Frequently Asked Questions

What is the difference between BFS and DFS for graph path finding?
BFS explores nodes level by level using a queue, finding the shortest path in unweighted graphs. DFS explores as deep as possible along each branch using a stack or recursion. Both have O(V + E) time complexity, but BFS is preferred when you need the shortest path while DFS uses less memory on wide graphs.
Why do we need a visited set when traversing graphs?
Unlike trees, graphs can contain cycles. Without a visited set, the algorithm would loop endlessly between nodes that point to each other. For example, if AUS points to IAH and IAH points back to AUS, the BFS queue would grow indefinitely without tracking which airports have already been processed.
What is the time complexity of BFS on a graph?
The time complexity is O(V + E) where V is the number of vertices (nodes) and E is the number of edges. Each vertex is visited at most once due to the visited set, and each edge is examined at most once when exploring a vertex's neighbors.
What is the space complexity of BFS on a graph?
The space complexity is O(V) for both the visited set and the queue. In the worst case, all vertices could be in the queue simultaneously (a star graph), and the visited set will eventually hold all reachable vertices.
What is an adjacency list and how does it represent a graph?
An adjacency list represents a graph as a map where each key is a node and its value is a list of nodes directly reachable from it. For a flight graph, the key is an origin airport code and the value is the list of non-stop destinations. This representation uses O(V + E) space and is efficient for sparse graphs.
How does this problem differ from path finding in a tree?
Trees are acyclic connected graphs with exactly one path between any two nodes, so you never need cycle detection. General graphs can have cycles, disconnected components, and multiple paths between nodes. Graph traversal requires a visited set to avoid infinite loops, which tree traversal does not.

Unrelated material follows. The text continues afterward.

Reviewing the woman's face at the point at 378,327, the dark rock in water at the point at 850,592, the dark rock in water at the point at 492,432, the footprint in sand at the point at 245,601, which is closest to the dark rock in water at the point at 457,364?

Can DFS be used instead of BFS for this problem?
Yes. Both BFS and DFS can determine reachability with the same O(V + E) time complexity. DFS uses recursion or an explicit stack instead of a queue. BFS is slightly more natural here because it explores airports in order of how many connections away they are, but DFS works equally well for a simple reachability check.
What happens if the origin airport is not in the adjacency list?
If the origin is not a key in the adjacency list, it means there are no outbound flights from that airport. The algorithm handles this gracefully using getOrDefault (Java) or equivalent methods that return an empty list, so no neighbors are added to the queue and the method returns false.
How would you modify the algorithm to find the shortest route?
BFS naturally finds the shortest path in an unweighted graph. To track the actual route, maintain a parent map that records which airport led to each discovered airport. Once you reach the destination, backtrack through the parent map from destination to origin to reconstruct the path.
What are real-world applications of graph reachability algorithms?
Graph reachability is used in social networks (can user A reach user B through connections), network routing (is server A reachable from server B), dependency resolution (can package A satisfy all its dependencies), garbage collection (is an object reachable from a root reference), and transportation planning (can you travel from city A to city B).